From idea to launch, how long was the business in the works for? 

From a time perspective it took eight to nine months of background work from when I first started the idea to when we launched.

That was including everything from creating the brand, developing the handwriting for the brand, everything from the swing tickets to the logos, to how we were going shoot the brand, where we were going to manufacture and so on and then obviously doing our range development.

I felt like there was a gap in the market and I felt really passionate about the fact that curvy girls weren’t really getting served what they needed and there wasn’t really a lot of competition. 

I also felt like there was a real gap as far as there was the mature retailers or youth retailers and no one was doing the in-between age group for the curvy girl. I also thought from a price-point perspective, it was either the discount players or it was what is not really affordable for the average person.

So I wanted to create something that was focused on curves, I wanted it to be mainstream aspirational and that was important to me.

Five brands on the site – do you plan to expand that offering?

Each of the five brands have been developed for the Curve Project in mind.

So when I say that nine months ago I started this process, nine months ago I developed each of those brands as labels for the Curve Project, literally from scratch.

So each of the brands reflects different people and different personalities of people that I know and their different lifestyles.

The whole idea was to give the curvy girls an option for each stage of her lifestyle so, ‘what can I wear to work? What can I wear on the weekend? What do I wear out on Saturday night?’

So that’s where each of the brands developed from: ‘how do we provide the curvy customer with options for her lifestyle?’

Are there plans to bring in external brands?

Currently we’re talking to with other existing curvy brands within the marketplace and we’ll also look at developing in-house brands depending on the needs of the customer and the customer reaction to each of the brands.

The Curve Project is currently trading as an online-only business, are there plans to break into the bricks-and-mortar market? 

Retail has been tough for the last few years and I’ve experienced that with the different brands that I’ve worked with.

But one of my really respected bosses that I’ve had in the past has always said to me, ‘in retail Jason you get what you deserve. So if you’re giving the customer what she wants, then you’ll be successful,’ so I’ve always worked by that principle.

As a small business we’re trying to break into a heavily populated market, but also a discount-driven market as well and that’s a challenge and that’s one of the reasons we started online only – online is growing quickly and it’s also the way of the future.

However, I’ve spent 30 years in bricks-and-mortar retail, so for me, I’m passionate about bricks-and-mortar so the future goal will be to potentially turn one or more of these brands into a stand-alone bricks-and-mortar retailer.
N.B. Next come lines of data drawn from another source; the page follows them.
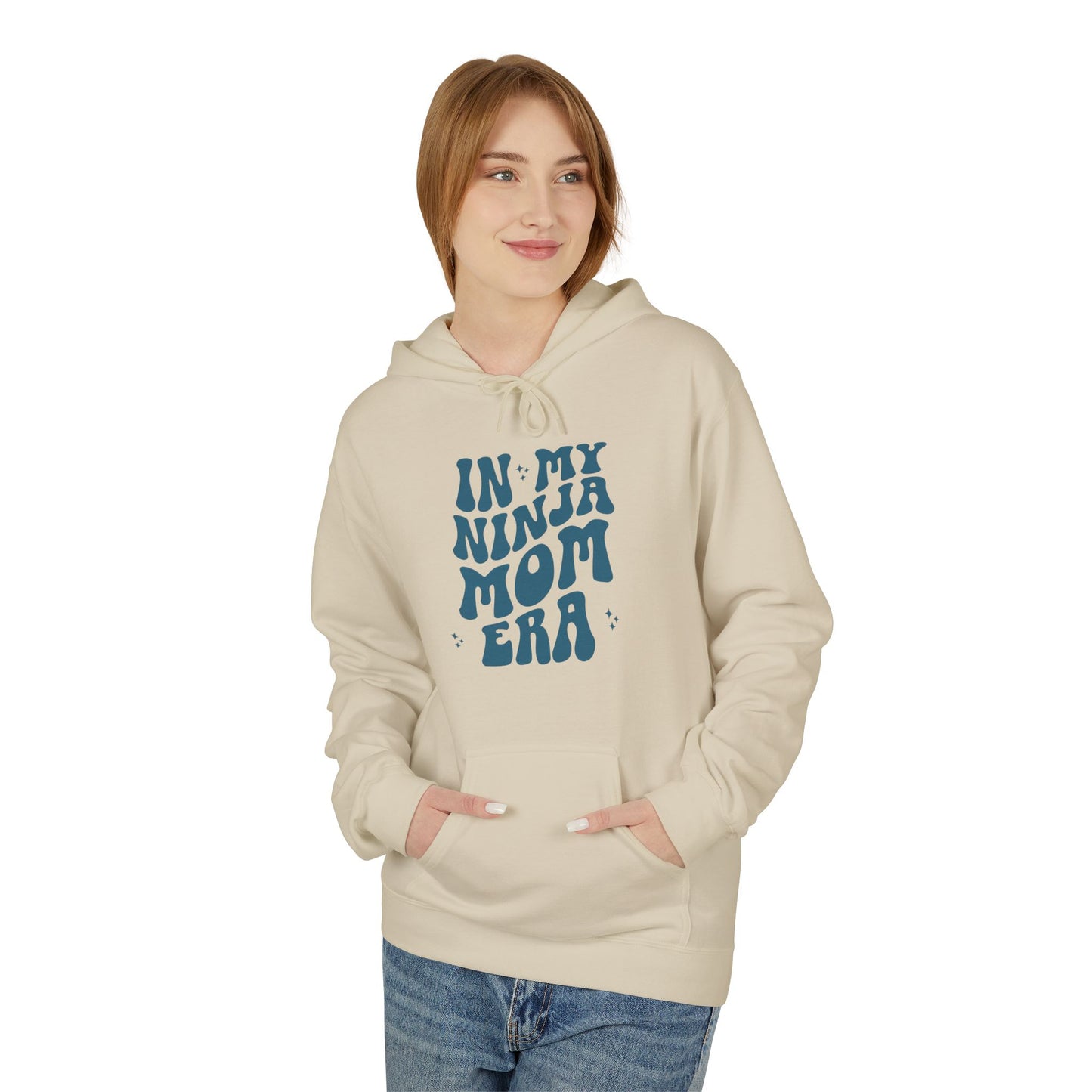 In My Ninja Mom Era Hoodie, Retro Wavy Font, Multiple Hoodie & Text Color Options, Ninja Warrior Mom Sweatshirt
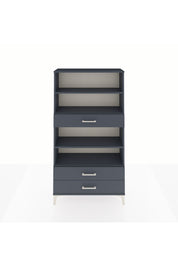 Arges Dolap 4 Raflı 3 Çekmeceli 88x30x163 Antrasit-Antrasit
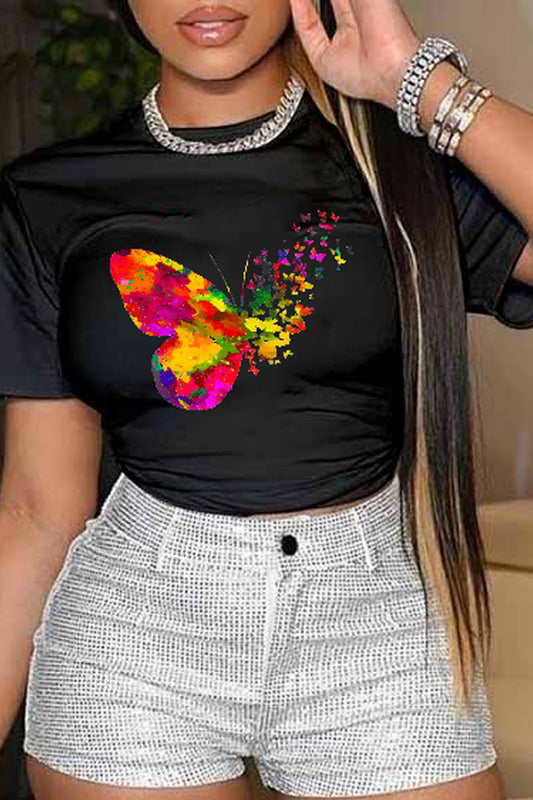 LADIES PLUS SIZE SHORT SLEEVE T-SHIRT                               BLACK  /  WHITE                            (SIZE  M - 4XL)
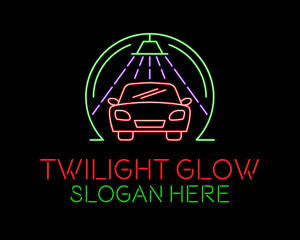 Glowing Neon Car Wash logo design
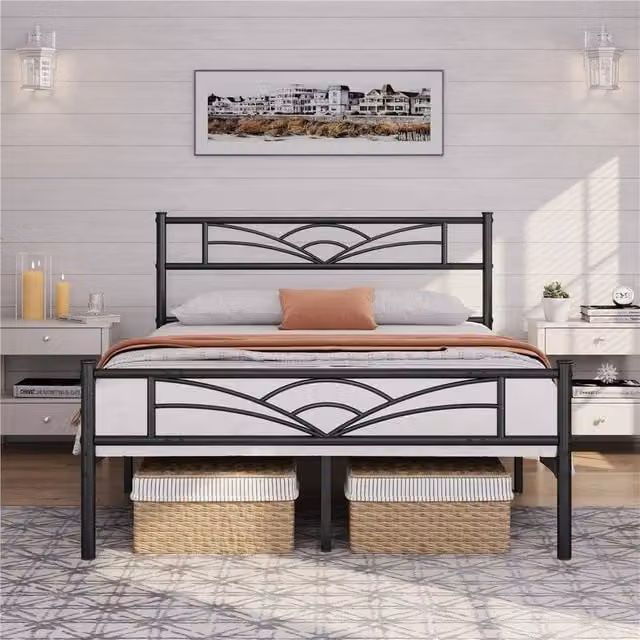 Kelvenix Black Metal Platform Bed Frame, W: 140 cm, D: 200 cm, H: 88.5 cm – 1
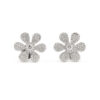 Diamond Pave Flower Dainty 14K White Gold Earrings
Time will tell and that’s going to be based on the customer demand – we’ve only been trading for a couple of months and we can clearly see which of the brands the customers are loving and which brands that maybe she’s not loving as much.

But recently we’ve launched all five brands onto The Iconic.

The Iconic is a very successful online marketplace and so through doing that, that’s giving us a lot of brand exposure a lot of awareness and driving traffic to those brands and that’s been hugely successful for us.